SUPPLIED MATERIAL Start Marker

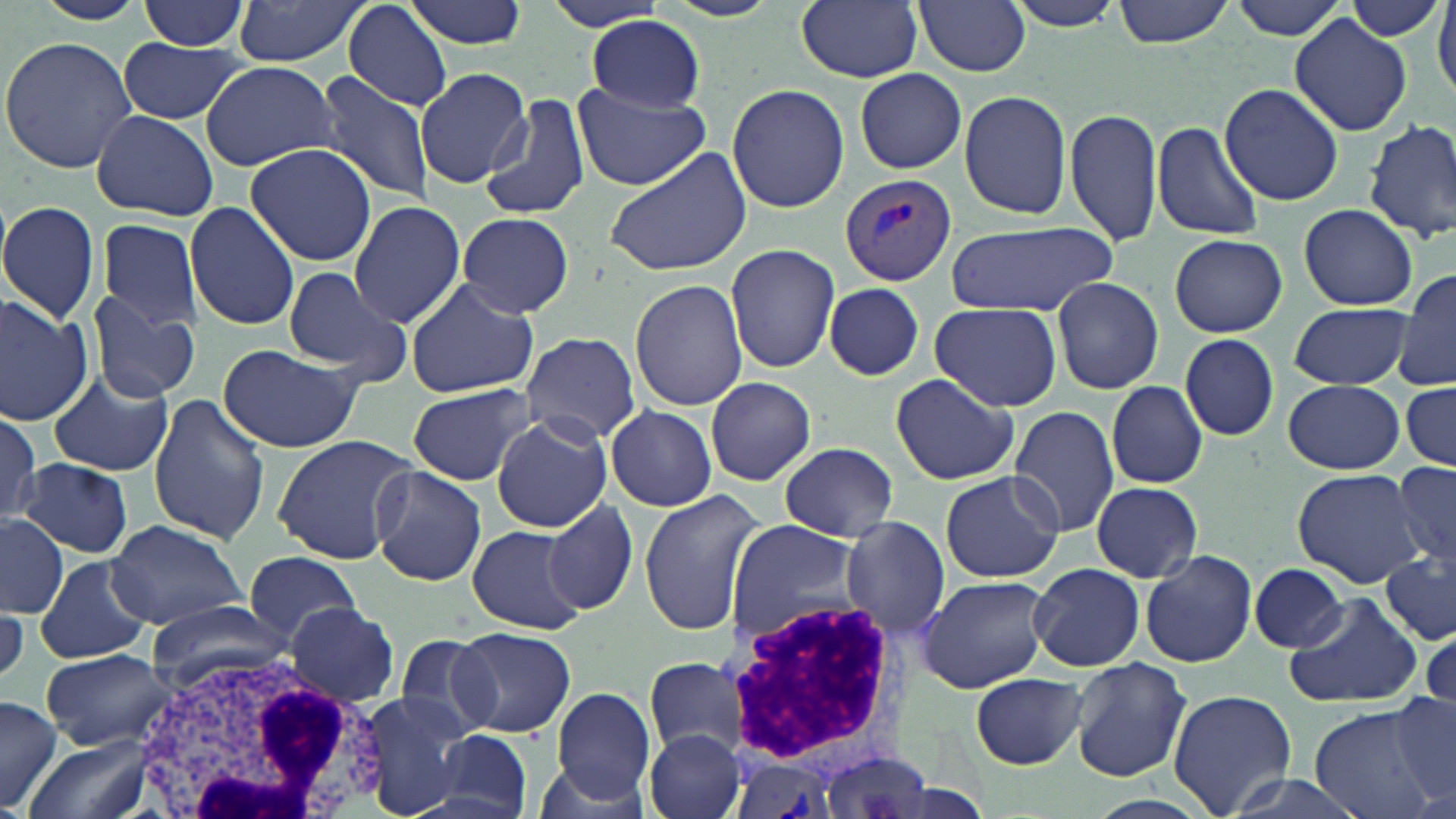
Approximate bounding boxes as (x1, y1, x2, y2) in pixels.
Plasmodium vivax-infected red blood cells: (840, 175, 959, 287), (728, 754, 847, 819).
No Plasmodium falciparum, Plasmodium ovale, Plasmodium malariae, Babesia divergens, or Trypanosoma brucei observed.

SUPPLIED MATERIAL End Marker

If a line in the data holds the string "Plasmodium", copy that line.

Plasmodium vivax-infected red blood cells: (840, 175, 959, 287), (728, 754, 847, 819).
No Plasmodium falciparum, Plasmodium ovale, Plasmodium malariae, Babesia divergens, or Trypanosoma brucei observed.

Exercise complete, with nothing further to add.